- **Stated problem A**
Copy out the entries below without changes, starting with the line containing "How far is (x=207, y=422)" and continuing through the last line of the entries.

- **Extracted text**
Project

General

Profile

action #90275

Replacement openQA OSD aarch64 hardware (was: Dedicated non-rpi aarch64 hardware for manual testing)

Added by tjyrinki_suse 7 months ago. Updated about 1 month ago.

Status:
Resolved
Priority:
Normal
Assignee:
Target version:
Start date:
Due date:
2021-09-17
% Done:

0%

Estimated time:

Description

Motivation

We have had a machine from orthos, but we need to renew the lease every now and then or lose it. It would be easier to have a more permanent solution for eg snapshot validations.

openQA tests aarch64 on KVM, this ticket would be about improving the baremetal aarch64 testing. We were not able to test RC1 on baremetal (non-rpi) aarch64 due to lack of access to hardware (eg problems on thunderx10)

Acceptance criteria

  • AC1: DONE Make new arm machines available
  • AC2: openqaworker-arm-4 is salted and processing jobs
  • AC3: openqaworker-arm-5 is salted and processing jobs

Related issues

Related to openQA Infrastructure - action #98661: Tweak worker numbers for openqaworker-arm-4 and arm-5New2021-09-15

Related to openQA Infrastructure - action #99288: [Alerting] openqaworker-arm-5 and openqaworker-arm-4: host up alert on 2021-09-26 size:MResolved2021-09-26

History

#1 Updated by tjyrinki_suse 7 months ago

Two arm64 hw machine orders are already in pipeline.

One has been ordered as replacement for arm1 and arm2 that were used by QAM (but no longer available).
Second one for openQA.

- **Stated problem B**
What due date is given in the openQA ticket?

- **Available data**
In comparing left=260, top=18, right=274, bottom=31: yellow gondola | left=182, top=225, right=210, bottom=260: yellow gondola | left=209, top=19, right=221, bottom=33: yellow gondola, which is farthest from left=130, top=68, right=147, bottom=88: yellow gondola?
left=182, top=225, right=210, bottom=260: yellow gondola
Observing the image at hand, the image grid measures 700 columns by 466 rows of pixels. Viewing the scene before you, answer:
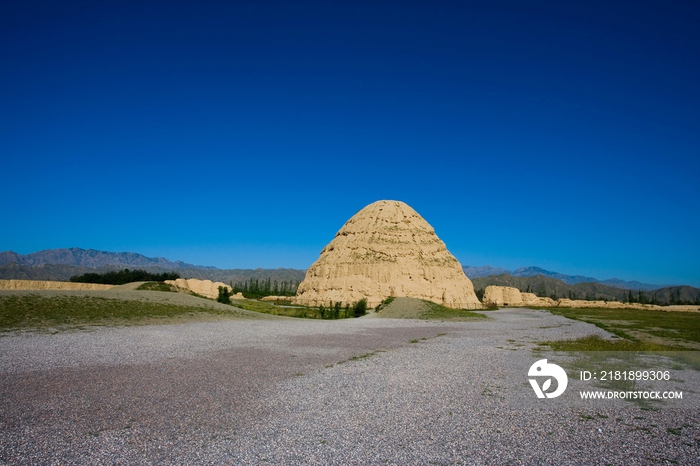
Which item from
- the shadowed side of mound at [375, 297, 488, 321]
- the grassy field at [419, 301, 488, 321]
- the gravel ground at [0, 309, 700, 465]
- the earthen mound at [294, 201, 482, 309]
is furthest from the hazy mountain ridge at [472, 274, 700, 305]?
the gravel ground at [0, 309, 700, 465]

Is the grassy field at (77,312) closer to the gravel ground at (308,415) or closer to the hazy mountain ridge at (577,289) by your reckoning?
the gravel ground at (308,415)

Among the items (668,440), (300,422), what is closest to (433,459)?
(300,422)

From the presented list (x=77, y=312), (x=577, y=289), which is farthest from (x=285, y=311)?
(x=577, y=289)

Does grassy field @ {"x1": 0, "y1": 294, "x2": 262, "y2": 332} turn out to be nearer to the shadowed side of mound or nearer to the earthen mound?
the shadowed side of mound

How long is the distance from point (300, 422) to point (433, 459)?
8.82 feet

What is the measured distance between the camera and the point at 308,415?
26.4ft

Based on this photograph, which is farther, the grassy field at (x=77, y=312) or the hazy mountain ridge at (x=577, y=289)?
the hazy mountain ridge at (x=577, y=289)

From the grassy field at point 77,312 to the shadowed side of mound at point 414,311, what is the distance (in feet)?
57.3

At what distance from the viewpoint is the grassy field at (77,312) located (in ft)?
70.6

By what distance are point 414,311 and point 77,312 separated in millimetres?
28214

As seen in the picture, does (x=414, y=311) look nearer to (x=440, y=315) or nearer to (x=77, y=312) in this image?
(x=440, y=315)

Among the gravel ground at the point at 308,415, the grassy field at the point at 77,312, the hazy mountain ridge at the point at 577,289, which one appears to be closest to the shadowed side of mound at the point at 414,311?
the grassy field at the point at 77,312

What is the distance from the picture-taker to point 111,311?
84.7ft

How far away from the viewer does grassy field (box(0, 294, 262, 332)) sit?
848 inches
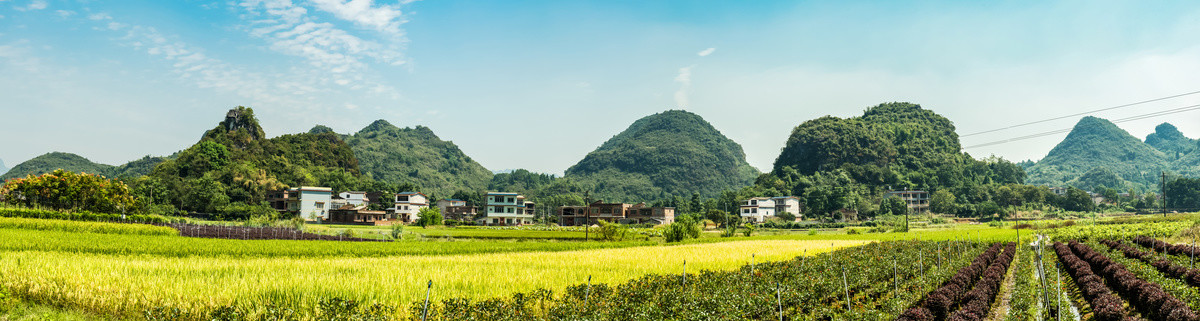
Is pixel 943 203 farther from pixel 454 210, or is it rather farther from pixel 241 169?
pixel 241 169

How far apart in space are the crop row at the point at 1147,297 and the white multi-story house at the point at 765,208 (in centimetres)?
8431

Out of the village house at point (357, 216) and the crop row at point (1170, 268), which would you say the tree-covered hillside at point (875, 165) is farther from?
the crop row at point (1170, 268)

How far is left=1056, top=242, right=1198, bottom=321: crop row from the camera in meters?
11.2

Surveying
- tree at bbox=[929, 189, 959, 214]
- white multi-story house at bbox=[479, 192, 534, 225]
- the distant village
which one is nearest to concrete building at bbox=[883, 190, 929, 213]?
tree at bbox=[929, 189, 959, 214]

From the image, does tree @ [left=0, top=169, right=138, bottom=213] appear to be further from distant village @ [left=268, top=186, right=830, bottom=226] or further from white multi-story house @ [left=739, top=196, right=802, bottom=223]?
white multi-story house @ [left=739, top=196, right=802, bottom=223]

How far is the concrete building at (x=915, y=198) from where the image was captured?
121500mm

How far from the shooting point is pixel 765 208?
107812mm

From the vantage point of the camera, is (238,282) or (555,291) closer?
(238,282)

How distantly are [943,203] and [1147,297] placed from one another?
114303mm

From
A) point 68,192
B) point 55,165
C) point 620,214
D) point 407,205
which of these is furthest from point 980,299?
point 55,165

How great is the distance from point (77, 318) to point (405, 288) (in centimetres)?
526

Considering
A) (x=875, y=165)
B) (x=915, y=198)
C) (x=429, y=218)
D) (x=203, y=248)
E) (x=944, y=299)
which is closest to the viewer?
(x=944, y=299)

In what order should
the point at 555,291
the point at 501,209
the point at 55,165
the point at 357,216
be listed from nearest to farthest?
the point at 555,291
the point at 357,216
the point at 501,209
the point at 55,165

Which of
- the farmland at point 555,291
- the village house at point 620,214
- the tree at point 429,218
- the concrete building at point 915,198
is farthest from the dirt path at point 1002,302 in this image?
the concrete building at point 915,198
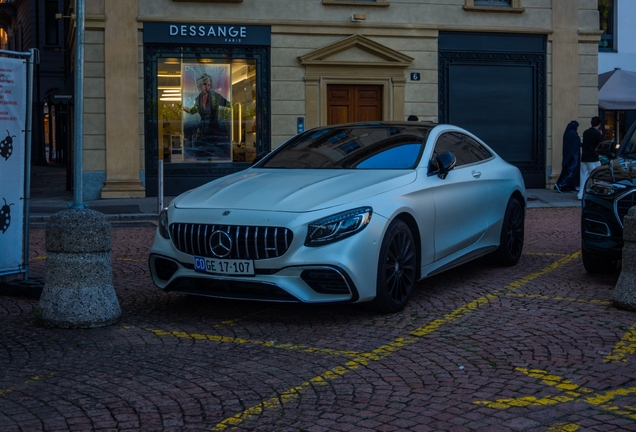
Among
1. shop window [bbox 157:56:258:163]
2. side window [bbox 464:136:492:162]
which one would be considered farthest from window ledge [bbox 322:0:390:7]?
side window [bbox 464:136:492:162]

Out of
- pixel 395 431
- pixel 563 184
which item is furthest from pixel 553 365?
pixel 563 184

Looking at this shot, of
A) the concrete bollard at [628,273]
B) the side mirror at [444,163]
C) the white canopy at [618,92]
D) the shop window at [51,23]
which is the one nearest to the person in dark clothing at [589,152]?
the white canopy at [618,92]

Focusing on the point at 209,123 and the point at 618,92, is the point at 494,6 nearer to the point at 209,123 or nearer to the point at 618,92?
the point at 618,92

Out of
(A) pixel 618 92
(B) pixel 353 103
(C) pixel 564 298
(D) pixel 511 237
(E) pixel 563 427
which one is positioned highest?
(A) pixel 618 92

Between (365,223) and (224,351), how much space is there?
142cm

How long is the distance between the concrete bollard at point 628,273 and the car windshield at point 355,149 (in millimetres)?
1795

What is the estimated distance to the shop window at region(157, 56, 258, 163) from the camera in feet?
64.6

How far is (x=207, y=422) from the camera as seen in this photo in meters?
4.28

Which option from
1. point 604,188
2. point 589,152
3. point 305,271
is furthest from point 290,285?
point 589,152

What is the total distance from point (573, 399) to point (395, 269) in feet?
7.46

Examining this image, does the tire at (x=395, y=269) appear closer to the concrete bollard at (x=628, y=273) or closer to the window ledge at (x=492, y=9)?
the concrete bollard at (x=628, y=273)

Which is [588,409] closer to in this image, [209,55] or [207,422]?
[207,422]

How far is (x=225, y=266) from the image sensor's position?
6293 mm

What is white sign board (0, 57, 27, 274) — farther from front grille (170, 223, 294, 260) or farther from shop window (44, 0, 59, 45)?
shop window (44, 0, 59, 45)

- **Complete output A**
How far is (x=207, y=422) from the camera as seen in this photo in meters?
4.28

Which option from
1. point 604,188
2. point 589,152
3. point 305,271
is furthest from point 290,285?
point 589,152

What is the total distance from point (573, 399) to point (395, 269) in feet?
7.46

Examining this image, does the tire at (x=395, y=269) appear closer to the concrete bollard at (x=628, y=273) or closer to the window ledge at (x=492, y=9)?
the concrete bollard at (x=628, y=273)

Which is [588,409] closer to in this image, [209,55] or [207,422]?
[207,422]

How far is (x=225, y=266) from the image sensor's position?
6293 mm

What is white sign board (0, 57, 27, 274) — farther from front grille (170, 223, 294, 260) or farther from shop window (44, 0, 59, 45)?
shop window (44, 0, 59, 45)

- **Complete output B**
2021-09-17